# Allocation Of ID Number - Minor Permanent Resident



## chris_mave (Jun 24, 2016)

Hi guys,

Has anyone applied for an allocation of ID number for a minor after receiving their permanent residence permit?

I submitted mine for my 2 year old son and they said they dont have timeframes of how long it takes. Anyone been through the process?


----------



## jollem (Nov 9, 2016)

Hi Chris

Where do you apply for an allocation of ID number and what are the requirements?


----------



## chris_mave (Jun 24, 2016)

Hi,

I applied at randburg - its the citizenship counter next to where you apply for your permanent residence SA ID.

You need all your docs - both parents passports/permanent residence/id's, your childs birth certificate and permanent residence.

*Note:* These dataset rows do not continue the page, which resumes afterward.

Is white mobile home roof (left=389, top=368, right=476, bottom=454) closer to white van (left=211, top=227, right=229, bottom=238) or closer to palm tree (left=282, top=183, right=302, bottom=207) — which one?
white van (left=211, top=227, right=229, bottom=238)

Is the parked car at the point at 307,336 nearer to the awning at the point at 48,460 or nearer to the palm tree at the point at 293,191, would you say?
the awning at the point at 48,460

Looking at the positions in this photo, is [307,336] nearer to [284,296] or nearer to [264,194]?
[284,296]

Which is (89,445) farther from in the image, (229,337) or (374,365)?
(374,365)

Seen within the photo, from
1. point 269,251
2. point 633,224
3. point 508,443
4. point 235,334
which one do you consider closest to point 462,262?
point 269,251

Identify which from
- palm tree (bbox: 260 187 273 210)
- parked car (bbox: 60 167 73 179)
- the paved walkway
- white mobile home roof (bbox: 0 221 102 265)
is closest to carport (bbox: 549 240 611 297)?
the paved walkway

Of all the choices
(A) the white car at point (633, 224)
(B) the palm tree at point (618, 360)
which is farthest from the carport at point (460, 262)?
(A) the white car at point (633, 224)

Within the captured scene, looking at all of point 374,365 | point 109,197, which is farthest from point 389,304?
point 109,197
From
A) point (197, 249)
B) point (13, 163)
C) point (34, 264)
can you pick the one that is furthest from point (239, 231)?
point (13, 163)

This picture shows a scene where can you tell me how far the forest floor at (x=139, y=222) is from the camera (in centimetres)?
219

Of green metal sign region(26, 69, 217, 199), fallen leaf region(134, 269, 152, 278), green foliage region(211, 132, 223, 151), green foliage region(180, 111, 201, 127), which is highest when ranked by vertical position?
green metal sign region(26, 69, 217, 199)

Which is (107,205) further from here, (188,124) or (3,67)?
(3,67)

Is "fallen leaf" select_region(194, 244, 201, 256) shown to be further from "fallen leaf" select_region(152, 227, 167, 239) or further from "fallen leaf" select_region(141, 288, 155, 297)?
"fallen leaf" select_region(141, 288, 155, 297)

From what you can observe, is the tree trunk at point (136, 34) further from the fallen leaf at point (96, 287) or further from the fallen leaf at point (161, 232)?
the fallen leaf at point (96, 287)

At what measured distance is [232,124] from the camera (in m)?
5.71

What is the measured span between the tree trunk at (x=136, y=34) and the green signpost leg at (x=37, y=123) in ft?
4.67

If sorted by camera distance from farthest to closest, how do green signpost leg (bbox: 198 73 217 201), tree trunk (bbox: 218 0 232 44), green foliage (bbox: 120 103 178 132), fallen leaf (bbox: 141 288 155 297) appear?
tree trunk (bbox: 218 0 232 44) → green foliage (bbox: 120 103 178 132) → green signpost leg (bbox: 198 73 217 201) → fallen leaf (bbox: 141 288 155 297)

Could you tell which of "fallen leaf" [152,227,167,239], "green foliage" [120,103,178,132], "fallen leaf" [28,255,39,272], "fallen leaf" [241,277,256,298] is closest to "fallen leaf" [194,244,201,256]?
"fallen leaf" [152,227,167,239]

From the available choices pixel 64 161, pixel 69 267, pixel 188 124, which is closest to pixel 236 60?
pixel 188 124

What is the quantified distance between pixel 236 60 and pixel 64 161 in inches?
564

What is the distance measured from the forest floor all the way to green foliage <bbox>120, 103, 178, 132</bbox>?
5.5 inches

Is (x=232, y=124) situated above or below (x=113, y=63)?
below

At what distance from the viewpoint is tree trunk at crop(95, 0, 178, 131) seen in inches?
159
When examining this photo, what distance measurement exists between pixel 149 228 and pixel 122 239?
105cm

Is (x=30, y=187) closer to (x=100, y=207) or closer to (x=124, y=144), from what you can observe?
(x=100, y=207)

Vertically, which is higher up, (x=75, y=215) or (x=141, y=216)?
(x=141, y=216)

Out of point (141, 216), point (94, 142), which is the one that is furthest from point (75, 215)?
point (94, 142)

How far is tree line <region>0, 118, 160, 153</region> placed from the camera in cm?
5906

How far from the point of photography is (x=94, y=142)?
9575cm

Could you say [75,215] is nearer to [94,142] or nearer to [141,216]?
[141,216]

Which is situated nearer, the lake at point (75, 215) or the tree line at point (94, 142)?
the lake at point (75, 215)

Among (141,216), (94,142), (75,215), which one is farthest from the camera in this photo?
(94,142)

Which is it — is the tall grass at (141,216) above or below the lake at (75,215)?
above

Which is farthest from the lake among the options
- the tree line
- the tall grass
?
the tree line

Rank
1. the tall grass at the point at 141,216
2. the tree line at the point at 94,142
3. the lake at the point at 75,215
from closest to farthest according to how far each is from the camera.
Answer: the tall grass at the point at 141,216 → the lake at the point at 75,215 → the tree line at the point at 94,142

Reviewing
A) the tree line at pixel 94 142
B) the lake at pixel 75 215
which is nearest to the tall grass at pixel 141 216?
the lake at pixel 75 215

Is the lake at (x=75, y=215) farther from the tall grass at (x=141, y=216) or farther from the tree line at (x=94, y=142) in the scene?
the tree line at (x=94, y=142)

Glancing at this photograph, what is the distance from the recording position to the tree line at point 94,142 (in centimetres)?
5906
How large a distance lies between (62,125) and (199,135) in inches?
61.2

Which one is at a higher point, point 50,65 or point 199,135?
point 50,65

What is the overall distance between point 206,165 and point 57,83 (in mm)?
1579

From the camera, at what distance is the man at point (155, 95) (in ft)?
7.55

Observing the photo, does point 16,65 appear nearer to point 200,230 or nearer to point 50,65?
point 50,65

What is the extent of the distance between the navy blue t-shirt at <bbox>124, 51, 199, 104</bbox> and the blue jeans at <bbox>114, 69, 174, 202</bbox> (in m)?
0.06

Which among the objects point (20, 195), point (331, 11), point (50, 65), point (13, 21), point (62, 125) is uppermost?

Basically just go with everything.




jollem said:


> Hi Chris
> 
> Where do you apply for an allocation of ID number and what are the requirements?


----------



## jollem (Nov 9, 2016)

Thank you. All the best with a speedy allocation


----------



## jollem (Nov 9, 2016)

Hi Chris Mave

Has there been any developments regarding your application for an ID number for your child since you lodged it?


----------



## chris_mave (Jun 24, 2016)

jollem said:


> Hi Chris Mave
> 
> Has there been any developments regarding your application for an ID number for your child since you lodged it?



Hi;

I applied end of last year and around october there was no feedback so i went back to home affairs in randburg and they said it should have been done and they needed to find out why it was not done from the head office.

they later called me to tell me the application would be finalised that same day. i went back and i collected his id number and immediately applied for his south african abridged birth certificate and i also got that the same day. hope this helps.

they say it should take about 4 months


----------